> EXERCISE INSTRUCTIONS:
From the line that contains "order: Artiodactyla" through the closing line of the entries, write out each line exactly; pictures stay out.

═══ SOURCE DATA

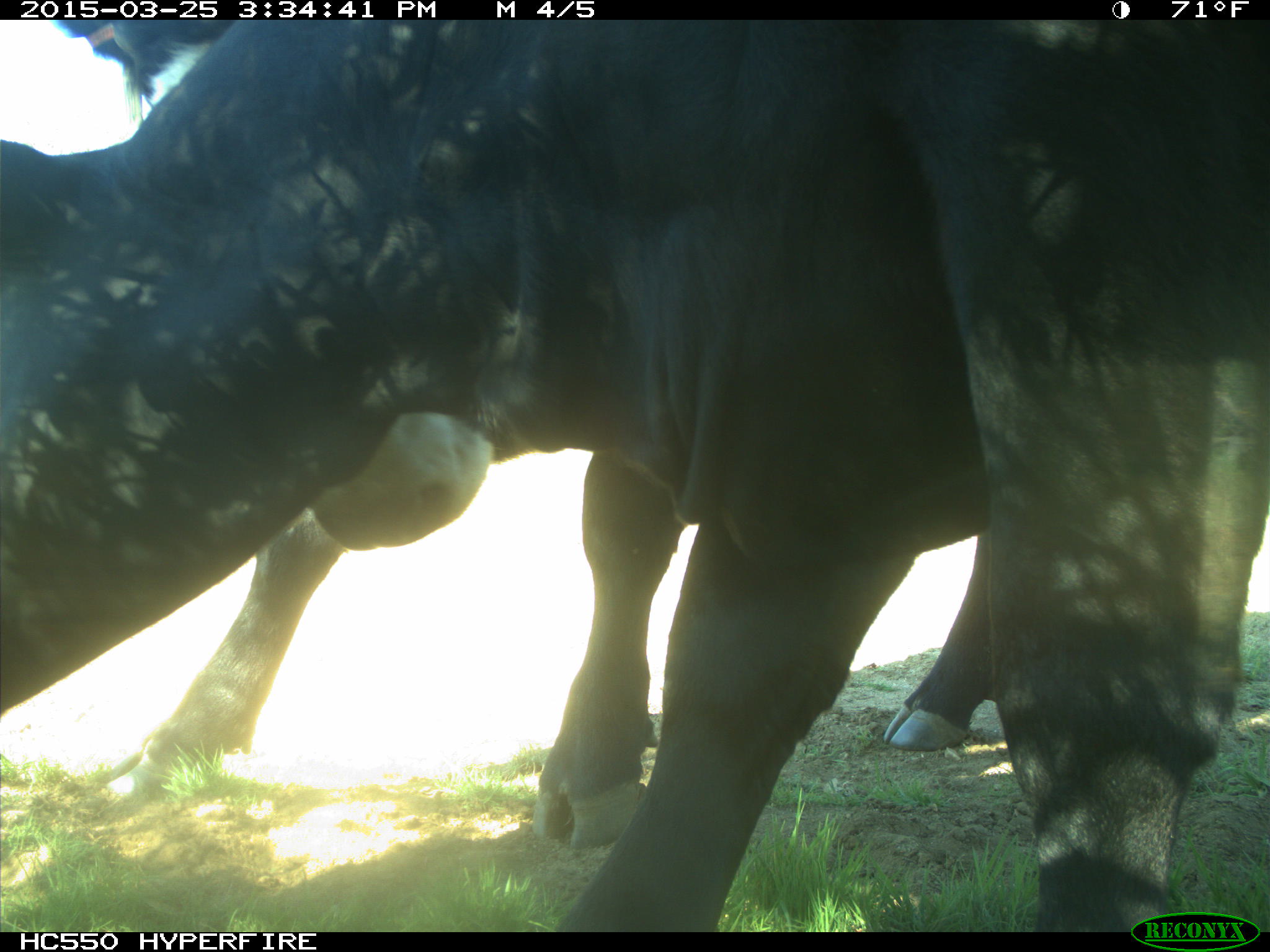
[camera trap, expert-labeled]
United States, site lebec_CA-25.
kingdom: Animalia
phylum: Chordata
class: Mammalia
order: Artiodactyla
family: Bovidae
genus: Bos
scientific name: Bos taurus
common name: domestic cow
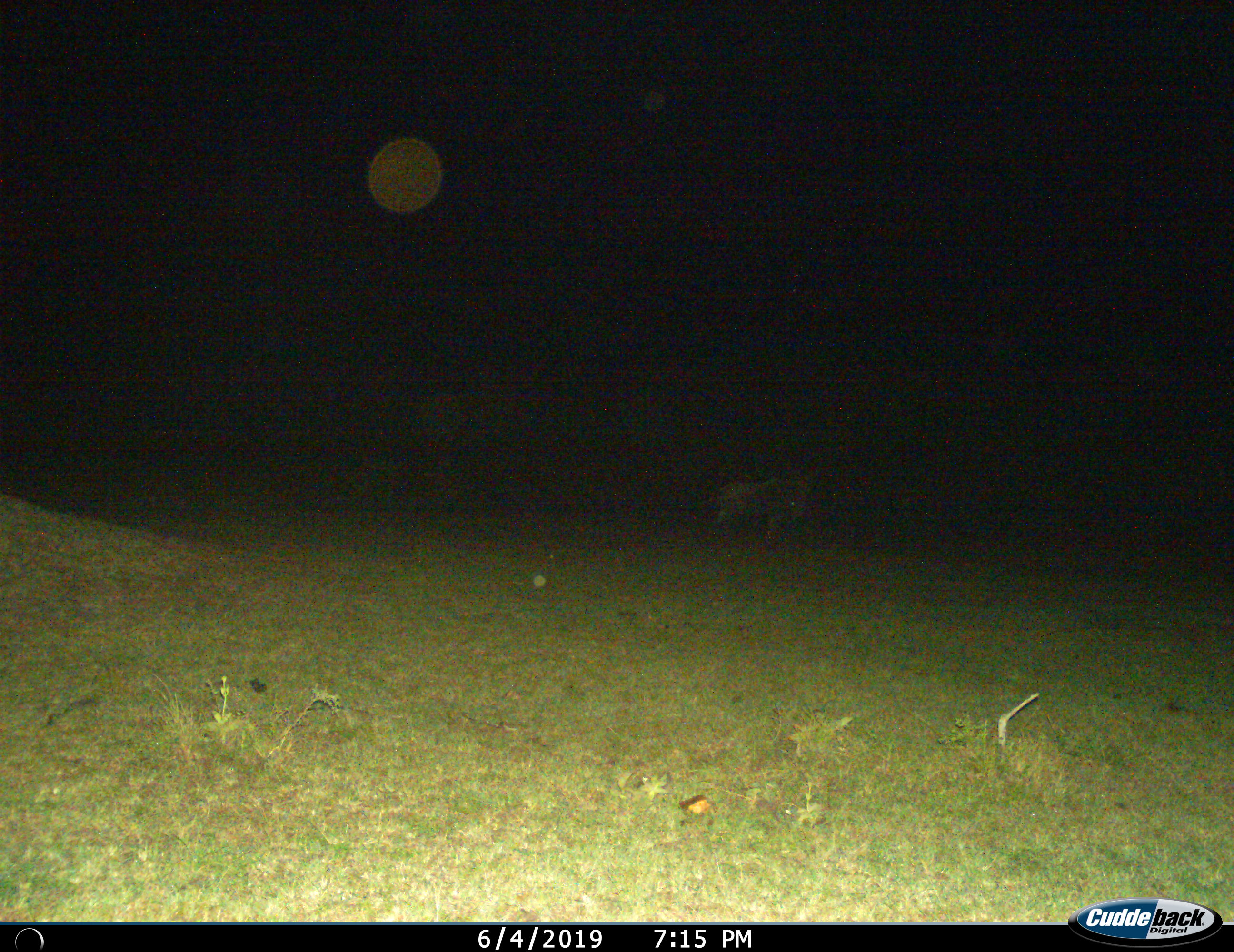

══════

> EXERCISE SOLUTION:
order: Artiodactyla
family: Bovidae
genus: Bos
scientific name: Bos taurus
common name: domestic cow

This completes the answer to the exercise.